We do see some very favorable indicators and are still somewhat early in launch. And most compelling of course is the profile and unique aspects of DUPIXENT that is being showcased by allergists or the experience of DUPIXENT from atopic dermatitis but also pulmonologists, both the clinical profile, safety profile and the fact that patients can self administer. Again, early in the reimbursement cycle, I will comment only on DUPIXENT. It's probably best that I not comment on access for competitive therapies.

But I can share that early days, what we continue to work closely with payers, we have been pleased with the ability for patients to receive reimbursement and for physicians to participate and have ease of prescribing. So while we continue to work closely in that area early days, all aspects of the launch uptake both patient experience, prescriber experience and patient access have been quite favorable.


From Goldman Sachs, we have Terence Flynn. Please go ahead.

Terence Flynn -- Goldman Sachs -- Analyst

Hi. Thanks for taking the questions. Maybe just a two-part on Regeneron1979. Just wondering when you guys will have visibility Phase II trials will be or will not be registration enabling in lymphoma? And then the two depth that you mentioned.

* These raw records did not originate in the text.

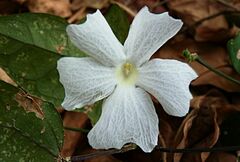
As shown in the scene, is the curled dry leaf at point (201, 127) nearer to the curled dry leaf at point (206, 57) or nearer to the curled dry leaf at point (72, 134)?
the curled dry leaf at point (206, 57)

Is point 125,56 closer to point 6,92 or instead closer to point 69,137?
point 6,92

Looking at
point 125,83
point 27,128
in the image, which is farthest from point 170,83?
point 27,128

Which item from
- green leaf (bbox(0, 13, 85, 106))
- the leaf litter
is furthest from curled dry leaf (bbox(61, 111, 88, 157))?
green leaf (bbox(0, 13, 85, 106))

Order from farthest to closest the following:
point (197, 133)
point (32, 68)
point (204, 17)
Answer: point (204, 17) → point (197, 133) → point (32, 68)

Can you give us any more contacts there with respect to either the dose or if they were an FL or a DLBCL? And anything on prior treatment history? Thanks a lot.

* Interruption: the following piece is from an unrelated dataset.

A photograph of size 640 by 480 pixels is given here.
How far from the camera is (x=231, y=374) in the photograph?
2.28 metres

George Yancopoulos -- Founding Scientist, President, and Chief Scientific Officer

Well, we will be certainly informing you when we know that these are registrational studies. In terms of the toxicities, I just want to remind you, as I noted in my comments, that these were seen in combination with PD-1. And as I noted that in some ways, it indicates that the theoretical concept that combining these two classes actually increases immune activation, is actually rotating in a situation here. And what we believe is that we have ways of adjusting the dosing regimen so that we can avoid the increased cytokine-release syndrome while capturing the potential increase activity of combining these two classes.

Len Schleifer -- Founder, President, and Chief Executive Officer

So Terence, just to amplify on the registrational aspect. It's not that we're being coy. I think with the registration with the data are adequate. So obviously, we'll let -- I think what George is trying to say is we'll let you know when we have the data.

We intend these to be registrational if the continues to be as good as it was in the early studies.


From JP Morgan, we have Cory Kasimov. Please go ahead.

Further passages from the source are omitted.